For Athletes: At week xiii sport specific training can be re-initiated on a supervised basis. Contact athletes tin can return to sport at 5 months postoperatively.

For Laborers: Work specific exercises are initiated and a resumption to full action tin be accomplished by iv months with protection confronting overloading up to 5 months postoperatively.

Equally with all surgery delight call the clinic at 307-578-1955 if there are whatsoever concerns including abnormal redness or drainage around the wound,


fevers, chills, numbness, tingling or increasing pain.
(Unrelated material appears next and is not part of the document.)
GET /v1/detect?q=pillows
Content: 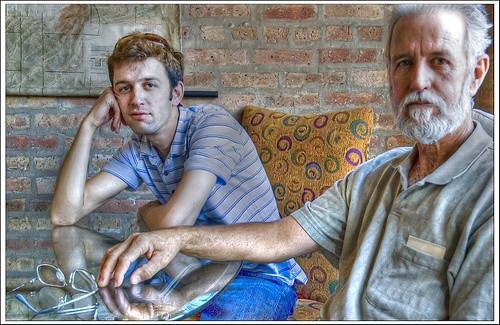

This protocol can also be institute nether patient resources at openrangeortho.com

Definitions:

Passive Range of Motion – Motion across a joint without activating any muscles on either side of the articulation. To do this either some other person has to motion the joint for you or you take to use the nonoperative arm to get movement.

Active Range of Move – The joint is moved by the muscles crossing the joint. For instance for the elbow, the biceps flexes the joint and the triceps extends the joint.

Supination – This is rotation of the forearm so the palm of the hand is facing upward.

Pronation – This is rotation of the forearm and then the palm of the hand is facing downward.